Sadly, Harold passed away in Dec of 2013. For what reasons, we don’t know. He was not under Woodhaven’s care at the time as he was in the hospital and then was transferred to a short-term stay nursing home getting physical therapy. I will never forget the call I placed to my boss inquiring on how Harold was doing and he informed me that he passed away that morning despite them trying to revive him. I am still perplexed (and somewhat angered) an autopsy was not done, but, how I understand it, that was the family’s choice. However, as a Christian, I believe I will see Harold again.
After Harold passed, it was really not the same working at Woodhaven. Yes, there were still good times. However, the distance in driving and a really toxic co-worker really made me keep a promise to Rebecca to have a job closer to home. So in Oct of 2015 I said goodbye to social work and went back to retail temporarily. Then I went into Christian apologetics (though not solely just apologetics) full-time, but that is another story for another day.
All in all, I had more good than bad in my social work adventures. The pay was never that great, but, as they made it clear in classes dealing with social work, you don’t do it for the money.
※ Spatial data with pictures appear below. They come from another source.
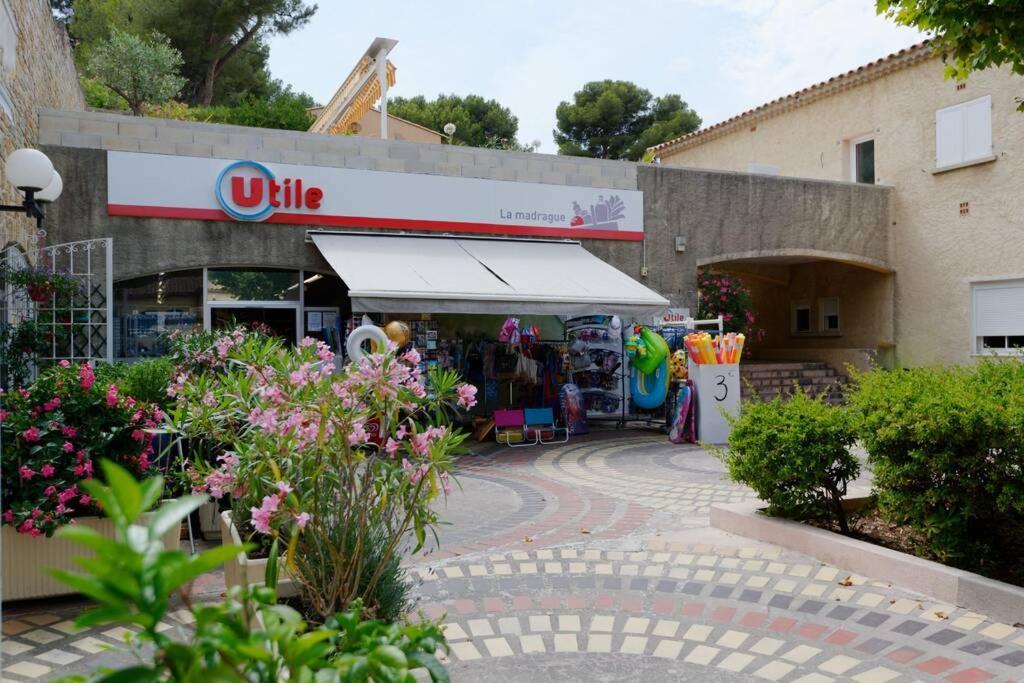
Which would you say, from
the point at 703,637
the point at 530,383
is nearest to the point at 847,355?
the point at 530,383

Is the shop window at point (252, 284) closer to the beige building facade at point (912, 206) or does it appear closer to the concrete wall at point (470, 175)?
the concrete wall at point (470, 175)

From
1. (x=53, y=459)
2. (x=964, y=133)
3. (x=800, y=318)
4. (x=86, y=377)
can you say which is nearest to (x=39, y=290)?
(x=86, y=377)

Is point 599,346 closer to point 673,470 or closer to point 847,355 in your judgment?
point 673,470

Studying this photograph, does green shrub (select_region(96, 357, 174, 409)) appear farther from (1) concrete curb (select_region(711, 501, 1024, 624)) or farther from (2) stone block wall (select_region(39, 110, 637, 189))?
(2) stone block wall (select_region(39, 110, 637, 189))

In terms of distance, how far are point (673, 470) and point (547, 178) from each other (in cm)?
636

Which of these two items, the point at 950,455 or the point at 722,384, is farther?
the point at 722,384

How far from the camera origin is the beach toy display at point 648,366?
13172 mm

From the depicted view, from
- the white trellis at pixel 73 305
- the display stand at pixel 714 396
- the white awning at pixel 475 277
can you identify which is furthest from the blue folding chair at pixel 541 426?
the white trellis at pixel 73 305

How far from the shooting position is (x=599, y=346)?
14.5m

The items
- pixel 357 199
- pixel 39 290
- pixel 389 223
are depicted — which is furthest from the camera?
pixel 389 223

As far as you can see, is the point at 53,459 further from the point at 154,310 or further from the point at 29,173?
the point at 154,310

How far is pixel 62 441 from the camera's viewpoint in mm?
4930

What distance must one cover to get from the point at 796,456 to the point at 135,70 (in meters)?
21.0

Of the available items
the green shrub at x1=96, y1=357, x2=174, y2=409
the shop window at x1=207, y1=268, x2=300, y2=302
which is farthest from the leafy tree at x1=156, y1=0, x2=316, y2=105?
the green shrub at x1=96, y1=357, x2=174, y2=409
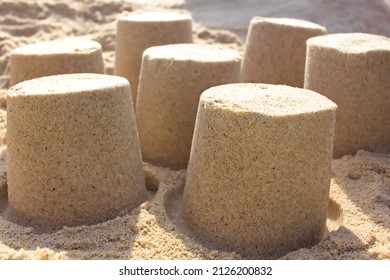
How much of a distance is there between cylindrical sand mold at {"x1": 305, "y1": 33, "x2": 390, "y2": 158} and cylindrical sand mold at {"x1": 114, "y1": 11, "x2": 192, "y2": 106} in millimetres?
749

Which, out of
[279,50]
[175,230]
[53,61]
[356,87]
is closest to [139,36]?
[53,61]

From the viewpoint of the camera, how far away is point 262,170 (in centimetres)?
153

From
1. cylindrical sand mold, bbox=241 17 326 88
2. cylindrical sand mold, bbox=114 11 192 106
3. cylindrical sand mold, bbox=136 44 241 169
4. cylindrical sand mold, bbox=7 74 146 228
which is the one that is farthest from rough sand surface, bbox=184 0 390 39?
cylindrical sand mold, bbox=7 74 146 228

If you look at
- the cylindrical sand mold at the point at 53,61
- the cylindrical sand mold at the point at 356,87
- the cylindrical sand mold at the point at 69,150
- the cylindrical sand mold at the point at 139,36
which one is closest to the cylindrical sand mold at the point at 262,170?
the cylindrical sand mold at the point at 69,150

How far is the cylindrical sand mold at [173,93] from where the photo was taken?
201 centimetres

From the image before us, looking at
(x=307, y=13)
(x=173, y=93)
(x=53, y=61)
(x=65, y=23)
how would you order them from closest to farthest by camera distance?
(x=173, y=93), (x=53, y=61), (x=65, y=23), (x=307, y=13)

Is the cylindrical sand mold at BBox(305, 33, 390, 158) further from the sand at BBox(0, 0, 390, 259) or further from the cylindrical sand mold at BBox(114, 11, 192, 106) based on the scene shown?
the cylindrical sand mold at BBox(114, 11, 192, 106)

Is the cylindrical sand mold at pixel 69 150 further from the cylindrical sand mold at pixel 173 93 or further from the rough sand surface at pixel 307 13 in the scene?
the rough sand surface at pixel 307 13

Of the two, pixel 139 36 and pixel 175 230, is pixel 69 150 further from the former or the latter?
pixel 139 36

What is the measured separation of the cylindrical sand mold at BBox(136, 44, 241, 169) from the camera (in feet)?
6.58

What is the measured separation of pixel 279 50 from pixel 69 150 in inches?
54.4

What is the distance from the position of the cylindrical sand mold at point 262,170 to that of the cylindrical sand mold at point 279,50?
3.31 ft

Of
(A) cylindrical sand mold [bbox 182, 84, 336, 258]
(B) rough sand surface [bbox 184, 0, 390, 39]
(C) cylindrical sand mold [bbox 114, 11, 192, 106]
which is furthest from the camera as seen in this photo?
(B) rough sand surface [bbox 184, 0, 390, 39]
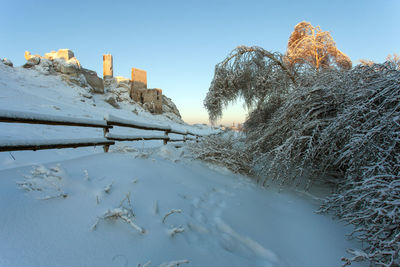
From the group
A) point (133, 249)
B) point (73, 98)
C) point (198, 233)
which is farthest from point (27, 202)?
point (73, 98)

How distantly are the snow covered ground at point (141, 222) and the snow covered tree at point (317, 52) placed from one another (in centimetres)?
546

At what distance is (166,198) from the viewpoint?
7.06 feet

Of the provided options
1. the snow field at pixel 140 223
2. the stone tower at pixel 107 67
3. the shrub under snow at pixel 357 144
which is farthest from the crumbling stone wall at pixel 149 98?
the snow field at pixel 140 223

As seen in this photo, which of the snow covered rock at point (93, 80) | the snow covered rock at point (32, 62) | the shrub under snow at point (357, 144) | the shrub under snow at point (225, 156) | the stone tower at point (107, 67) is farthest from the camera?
the stone tower at point (107, 67)

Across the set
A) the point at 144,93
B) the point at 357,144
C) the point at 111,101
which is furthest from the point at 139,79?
the point at 357,144

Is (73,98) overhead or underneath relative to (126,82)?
underneath

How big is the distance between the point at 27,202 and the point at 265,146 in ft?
13.9

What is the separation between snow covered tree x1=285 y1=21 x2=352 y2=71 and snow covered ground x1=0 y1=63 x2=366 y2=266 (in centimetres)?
546

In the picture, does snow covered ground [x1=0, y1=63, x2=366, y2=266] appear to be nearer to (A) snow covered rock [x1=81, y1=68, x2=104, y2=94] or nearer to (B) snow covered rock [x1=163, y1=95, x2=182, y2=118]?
(A) snow covered rock [x1=81, y1=68, x2=104, y2=94]

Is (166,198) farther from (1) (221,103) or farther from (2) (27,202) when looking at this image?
(1) (221,103)

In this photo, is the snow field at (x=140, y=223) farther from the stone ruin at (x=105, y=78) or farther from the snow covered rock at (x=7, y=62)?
the snow covered rock at (x=7, y=62)

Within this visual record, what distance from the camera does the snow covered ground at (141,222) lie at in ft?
3.97

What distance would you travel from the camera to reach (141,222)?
5.25ft

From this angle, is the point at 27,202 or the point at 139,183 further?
the point at 139,183
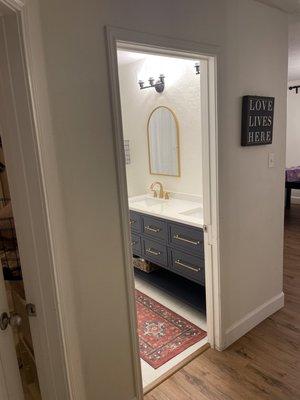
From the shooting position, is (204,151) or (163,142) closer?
(204,151)

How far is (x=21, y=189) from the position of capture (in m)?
1.16

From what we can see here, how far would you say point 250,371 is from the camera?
2.01m

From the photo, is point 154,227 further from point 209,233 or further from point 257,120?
point 257,120

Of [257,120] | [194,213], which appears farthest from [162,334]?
[257,120]

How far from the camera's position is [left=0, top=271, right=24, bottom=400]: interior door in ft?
3.51

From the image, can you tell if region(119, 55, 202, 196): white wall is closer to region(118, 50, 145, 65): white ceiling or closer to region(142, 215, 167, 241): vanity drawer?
region(118, 50, 145, 65): white ceiling

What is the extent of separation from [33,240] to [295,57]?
13.4 feet

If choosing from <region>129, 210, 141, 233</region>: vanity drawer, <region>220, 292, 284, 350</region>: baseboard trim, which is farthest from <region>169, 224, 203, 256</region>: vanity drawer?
<region>220, 292, 284, 350</region>: baseboard trim

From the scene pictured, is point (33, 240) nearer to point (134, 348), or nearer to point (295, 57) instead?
point (134, 348)

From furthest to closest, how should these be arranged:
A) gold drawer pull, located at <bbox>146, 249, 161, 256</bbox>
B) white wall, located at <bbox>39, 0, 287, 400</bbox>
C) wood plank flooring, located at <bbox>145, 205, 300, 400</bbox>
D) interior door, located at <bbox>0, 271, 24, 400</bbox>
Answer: gold drawer pull, located at <bbox>146, 249, 161, 256</bbox>
wood plank flooring, located at <bbox>145, 205, 300, 400</bbox>
white wall, located at <bbox>39, 0, 287, 400</bbox>
interior door, located at <bbox>0, 271, 24, 400</bbox>

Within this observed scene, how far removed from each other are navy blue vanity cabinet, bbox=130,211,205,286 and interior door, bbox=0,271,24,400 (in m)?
1.56

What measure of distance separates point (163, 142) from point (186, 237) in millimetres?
1255

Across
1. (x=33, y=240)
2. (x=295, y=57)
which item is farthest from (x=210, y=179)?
(x=295, y=57)

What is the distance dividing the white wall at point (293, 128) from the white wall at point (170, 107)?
4.07 meters
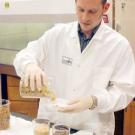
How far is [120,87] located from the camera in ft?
4.99

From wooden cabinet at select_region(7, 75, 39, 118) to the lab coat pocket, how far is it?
1.52m

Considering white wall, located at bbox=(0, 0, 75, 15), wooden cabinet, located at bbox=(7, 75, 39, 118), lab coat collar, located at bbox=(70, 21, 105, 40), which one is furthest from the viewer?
wooden cabinet, located at bbox=(7, 75, 39, 118)

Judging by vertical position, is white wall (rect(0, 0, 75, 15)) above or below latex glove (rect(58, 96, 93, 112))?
above

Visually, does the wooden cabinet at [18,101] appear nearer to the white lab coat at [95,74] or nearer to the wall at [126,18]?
the wall at [126,18]

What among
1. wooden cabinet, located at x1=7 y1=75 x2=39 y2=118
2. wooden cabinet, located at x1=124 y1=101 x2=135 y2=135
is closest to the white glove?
wooden cabinet, located at x1=124 y1=101 x2=135 y2=135

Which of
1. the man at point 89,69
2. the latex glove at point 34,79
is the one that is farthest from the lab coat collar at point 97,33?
the latex glove at point 34,79

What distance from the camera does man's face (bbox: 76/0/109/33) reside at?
1489 millimetres

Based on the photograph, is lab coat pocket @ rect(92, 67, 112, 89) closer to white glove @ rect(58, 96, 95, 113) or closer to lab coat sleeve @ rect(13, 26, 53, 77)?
white glove @ rect(58, 96, 95, 113)

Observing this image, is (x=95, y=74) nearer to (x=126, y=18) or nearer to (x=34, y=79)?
(x=34, y=79)

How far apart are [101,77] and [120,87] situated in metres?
0.11

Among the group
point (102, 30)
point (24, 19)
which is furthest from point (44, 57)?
point (24, 19)

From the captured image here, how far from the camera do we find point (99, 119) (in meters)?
1.56

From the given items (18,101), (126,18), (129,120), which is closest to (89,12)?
(126,18)

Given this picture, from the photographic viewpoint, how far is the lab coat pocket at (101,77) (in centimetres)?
155
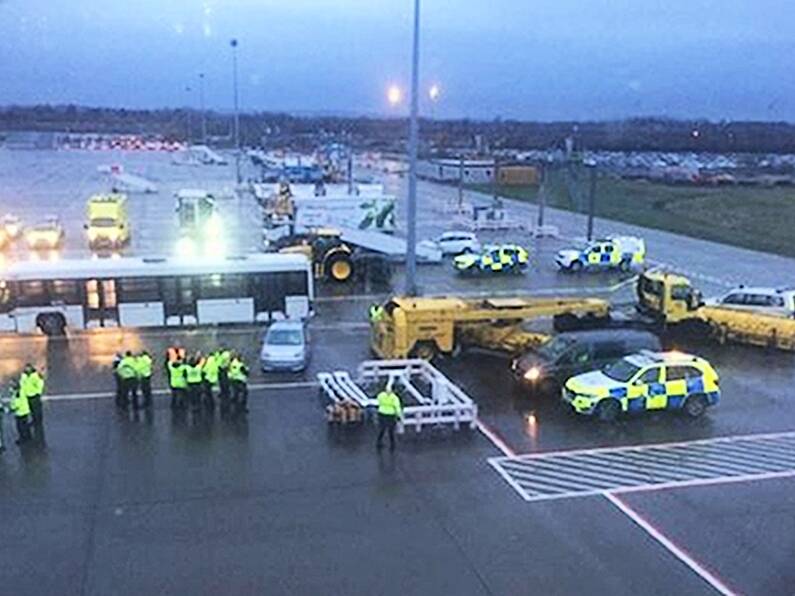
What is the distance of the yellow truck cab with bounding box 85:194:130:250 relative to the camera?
158ft

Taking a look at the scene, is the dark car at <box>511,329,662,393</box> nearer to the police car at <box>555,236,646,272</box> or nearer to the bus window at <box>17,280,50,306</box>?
the bus window at <box>17,280,50,306</box>

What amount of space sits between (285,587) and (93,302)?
57.6 ft

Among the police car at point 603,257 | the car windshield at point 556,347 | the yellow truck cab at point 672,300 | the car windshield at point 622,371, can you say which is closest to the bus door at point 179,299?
the car windshield at point 556,347

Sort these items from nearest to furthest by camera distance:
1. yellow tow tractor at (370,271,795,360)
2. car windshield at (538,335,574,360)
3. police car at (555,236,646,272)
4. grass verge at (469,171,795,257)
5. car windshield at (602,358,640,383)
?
car windshield at (602,358,640,383) → car windshield at (538,335,574,360) → yellow tow tractor at (370,271,795,360) → police car at (555,236,646,272) → grass verge at (469,171,795,257)

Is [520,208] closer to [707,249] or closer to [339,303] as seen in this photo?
[707,249]

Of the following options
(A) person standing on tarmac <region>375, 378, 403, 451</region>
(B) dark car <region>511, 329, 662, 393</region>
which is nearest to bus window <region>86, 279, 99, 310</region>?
(A) person standing on tarmac <region>375, 378, 403, 451</region>

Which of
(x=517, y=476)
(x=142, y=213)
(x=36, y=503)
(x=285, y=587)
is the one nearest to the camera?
(x=285, y=587)

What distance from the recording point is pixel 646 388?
20766mm

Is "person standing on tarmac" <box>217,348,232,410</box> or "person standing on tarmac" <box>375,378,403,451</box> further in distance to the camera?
"person standing on tarmac" <box>217,348,232,410</box>

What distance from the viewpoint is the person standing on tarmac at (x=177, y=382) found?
68.7 ft

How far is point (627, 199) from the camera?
79188 mm

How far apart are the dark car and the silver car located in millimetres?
5785

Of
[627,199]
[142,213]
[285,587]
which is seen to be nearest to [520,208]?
[627,199]

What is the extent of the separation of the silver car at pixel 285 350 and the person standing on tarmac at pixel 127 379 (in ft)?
13.5
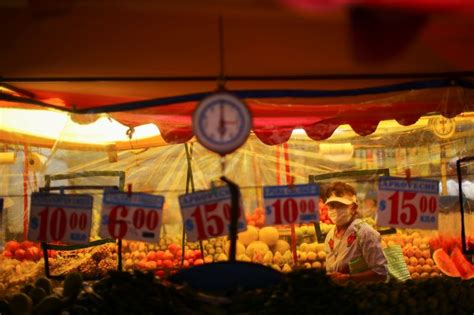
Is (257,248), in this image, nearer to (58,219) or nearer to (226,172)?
(226,172)

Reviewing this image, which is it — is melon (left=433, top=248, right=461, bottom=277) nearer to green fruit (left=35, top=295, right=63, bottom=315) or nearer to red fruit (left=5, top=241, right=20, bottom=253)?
green fruit (left=35, top=295, right=63, bottom=315)

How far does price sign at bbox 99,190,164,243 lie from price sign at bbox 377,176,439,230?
1.25m

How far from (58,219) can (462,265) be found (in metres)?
2.98

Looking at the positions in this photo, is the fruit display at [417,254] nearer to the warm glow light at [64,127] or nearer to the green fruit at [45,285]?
the warm glow light at [64,127]

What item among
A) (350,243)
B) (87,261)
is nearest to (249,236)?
(350,243)

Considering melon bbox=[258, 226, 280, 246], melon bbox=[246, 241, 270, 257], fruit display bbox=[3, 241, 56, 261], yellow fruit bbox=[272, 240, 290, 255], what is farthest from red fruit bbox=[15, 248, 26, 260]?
yellow fruit bbox=[272, 240, 290, 255]

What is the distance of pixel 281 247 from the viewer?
5211 mm

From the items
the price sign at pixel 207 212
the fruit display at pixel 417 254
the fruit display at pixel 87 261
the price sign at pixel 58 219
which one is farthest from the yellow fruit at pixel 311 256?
the price sign at pixel 58 219

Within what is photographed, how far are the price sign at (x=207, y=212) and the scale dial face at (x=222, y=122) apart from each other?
0.40 m

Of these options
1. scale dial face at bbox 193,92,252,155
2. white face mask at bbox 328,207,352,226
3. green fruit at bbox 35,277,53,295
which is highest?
scale dial face at bbox 193,92,252,155

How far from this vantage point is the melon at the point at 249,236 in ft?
17.1

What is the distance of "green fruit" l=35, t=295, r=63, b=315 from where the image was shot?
285 centimetres

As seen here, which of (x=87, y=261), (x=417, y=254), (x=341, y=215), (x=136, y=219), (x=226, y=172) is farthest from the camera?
(x=417, y=254)

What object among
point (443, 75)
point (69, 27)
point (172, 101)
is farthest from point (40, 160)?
point (443, 75)
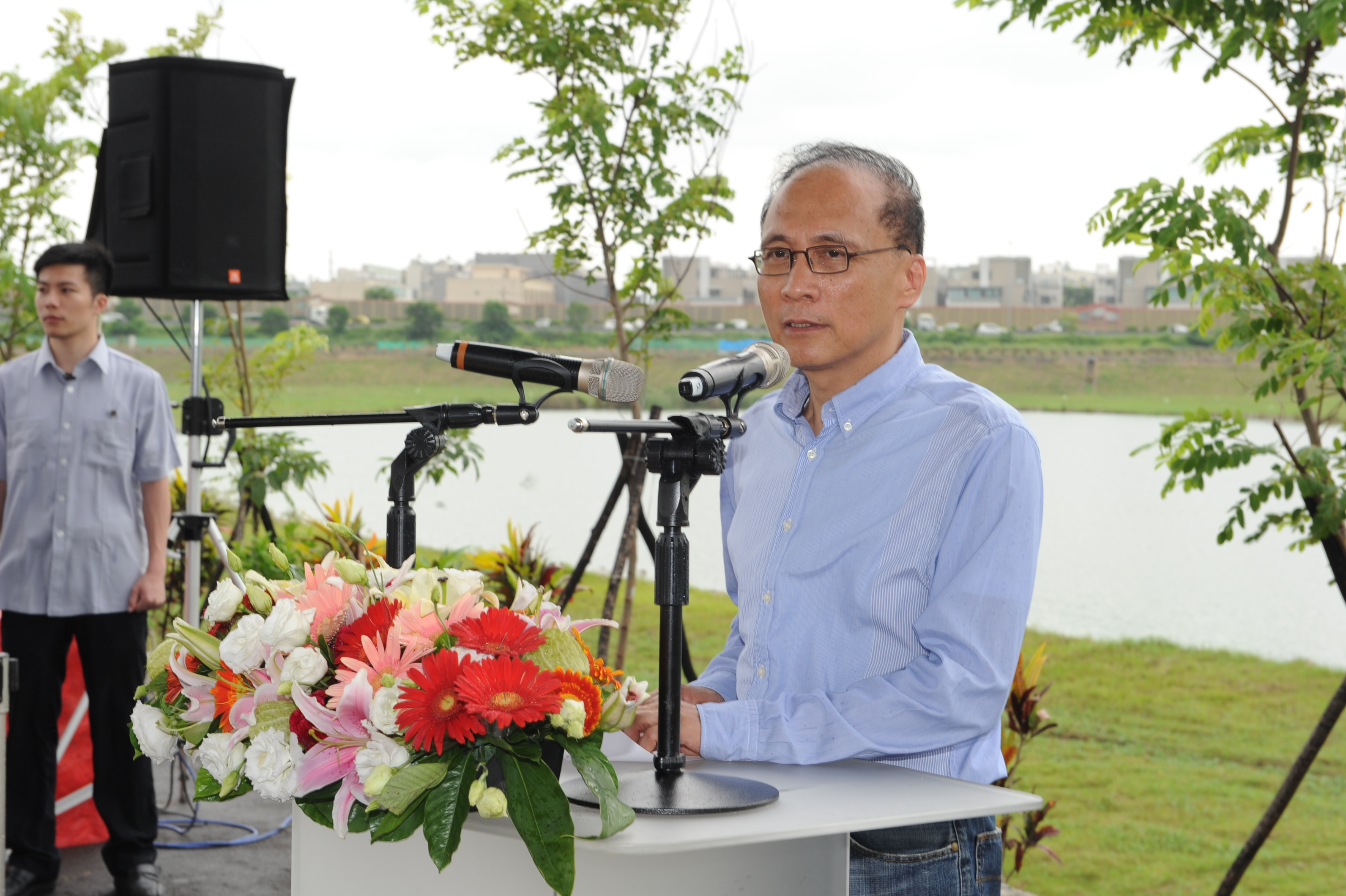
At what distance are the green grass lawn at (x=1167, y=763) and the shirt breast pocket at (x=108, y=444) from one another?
2621 millimetres

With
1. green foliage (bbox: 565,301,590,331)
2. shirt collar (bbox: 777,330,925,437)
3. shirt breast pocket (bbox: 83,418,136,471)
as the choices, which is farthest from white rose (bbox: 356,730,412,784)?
green foliage (bbox: 565,301,590,331)

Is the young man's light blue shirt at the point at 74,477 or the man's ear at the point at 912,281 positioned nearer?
the man's ear at the point at 912,281

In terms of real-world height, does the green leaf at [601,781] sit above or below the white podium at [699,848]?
above

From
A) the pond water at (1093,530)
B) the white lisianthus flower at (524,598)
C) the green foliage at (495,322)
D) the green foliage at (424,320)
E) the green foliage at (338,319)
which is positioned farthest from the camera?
the green foliage at (338,319)

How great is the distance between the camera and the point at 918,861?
1309mm

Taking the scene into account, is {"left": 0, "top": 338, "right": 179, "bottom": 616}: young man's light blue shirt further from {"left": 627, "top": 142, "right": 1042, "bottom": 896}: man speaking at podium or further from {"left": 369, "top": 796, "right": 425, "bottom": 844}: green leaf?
{"left": 369, "top": 796, "right": 425, "bottom": 844}: green leaf

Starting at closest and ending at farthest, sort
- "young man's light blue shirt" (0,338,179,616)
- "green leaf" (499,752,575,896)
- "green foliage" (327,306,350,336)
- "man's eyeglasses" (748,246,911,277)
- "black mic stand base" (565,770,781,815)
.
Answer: "green leaf" (499,752,575,896) → "black mic stand base" (565,770,781,815) → "man's eyeglasses" (748,246,911,277) → "young man's light blue shirt" (0,338,179,616) → "green foliage" (327,306,350,336)

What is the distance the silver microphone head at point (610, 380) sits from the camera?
131 cm

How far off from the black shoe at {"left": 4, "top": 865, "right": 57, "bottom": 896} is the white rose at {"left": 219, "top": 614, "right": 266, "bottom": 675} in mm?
2724

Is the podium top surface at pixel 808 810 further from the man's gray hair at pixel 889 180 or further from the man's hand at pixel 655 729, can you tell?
the man's gray hair at pixel 889 180

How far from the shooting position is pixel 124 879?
10.8 feet

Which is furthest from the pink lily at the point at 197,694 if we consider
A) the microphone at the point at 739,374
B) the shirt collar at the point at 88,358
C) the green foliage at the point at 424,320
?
the green foliage at the point at 424,320

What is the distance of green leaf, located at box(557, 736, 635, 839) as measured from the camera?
98 cm

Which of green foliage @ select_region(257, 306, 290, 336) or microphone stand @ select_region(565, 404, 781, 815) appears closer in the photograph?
microphone stand @ select_region(565, 404, 781, 815)
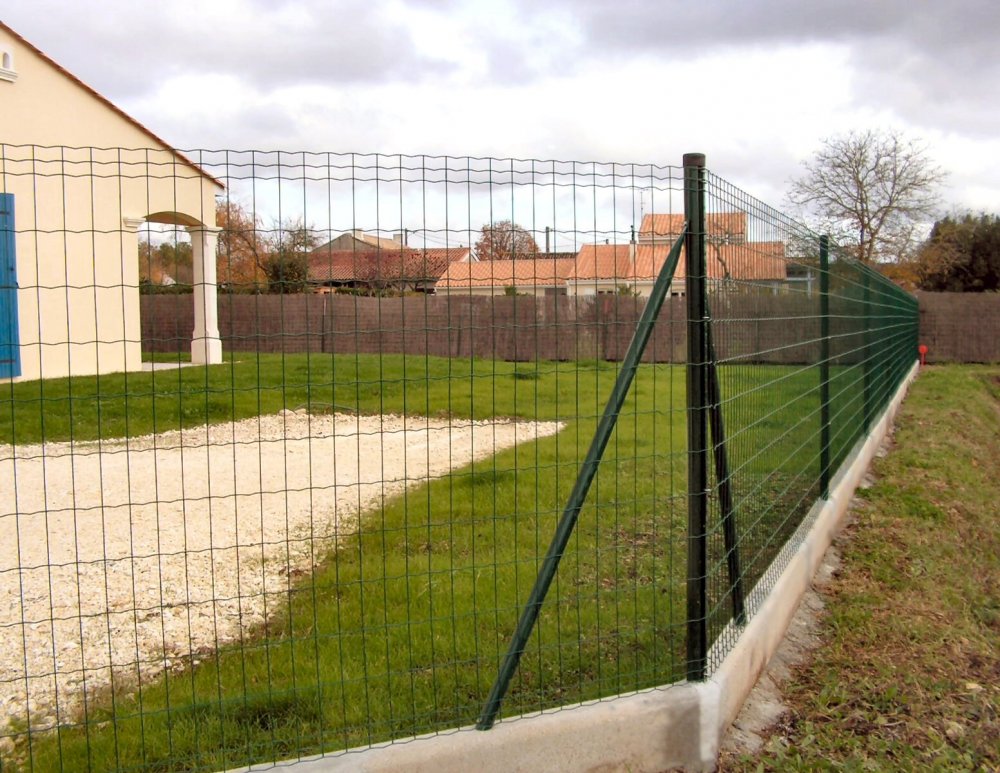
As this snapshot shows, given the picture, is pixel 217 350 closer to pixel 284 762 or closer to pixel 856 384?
pixel 284 762

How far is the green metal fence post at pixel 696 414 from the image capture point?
359cm

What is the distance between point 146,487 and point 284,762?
600 centimetres

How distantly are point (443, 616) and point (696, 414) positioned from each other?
1594 mm

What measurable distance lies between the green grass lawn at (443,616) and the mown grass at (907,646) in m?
0.50

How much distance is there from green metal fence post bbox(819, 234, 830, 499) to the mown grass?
52 cm

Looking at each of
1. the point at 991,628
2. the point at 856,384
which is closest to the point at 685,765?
the point at 991,628

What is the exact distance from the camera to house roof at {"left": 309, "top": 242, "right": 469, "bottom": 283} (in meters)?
3.26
Plus, your salary, to a large extent, was attached to the state budget which if the mental health division of the state did not receive a funding increase, then your potential living wage raise increase went down the toilet. However, I do have a more appreciation for mental disabilities now, personally and academically. Many Christian apologists would be wise to study this area, at least the basics (e.g. help develop empathy). However, I don’t buy that all of the issues the individuals are dealing with is nature and nurture, but there is a spiritual element as well.
Hopefully I left at least a somewhat positive impression upon those I served. They sure left an impression upon me and I will carry that for the rest of my days. I pray they are well and will visit some of them soon.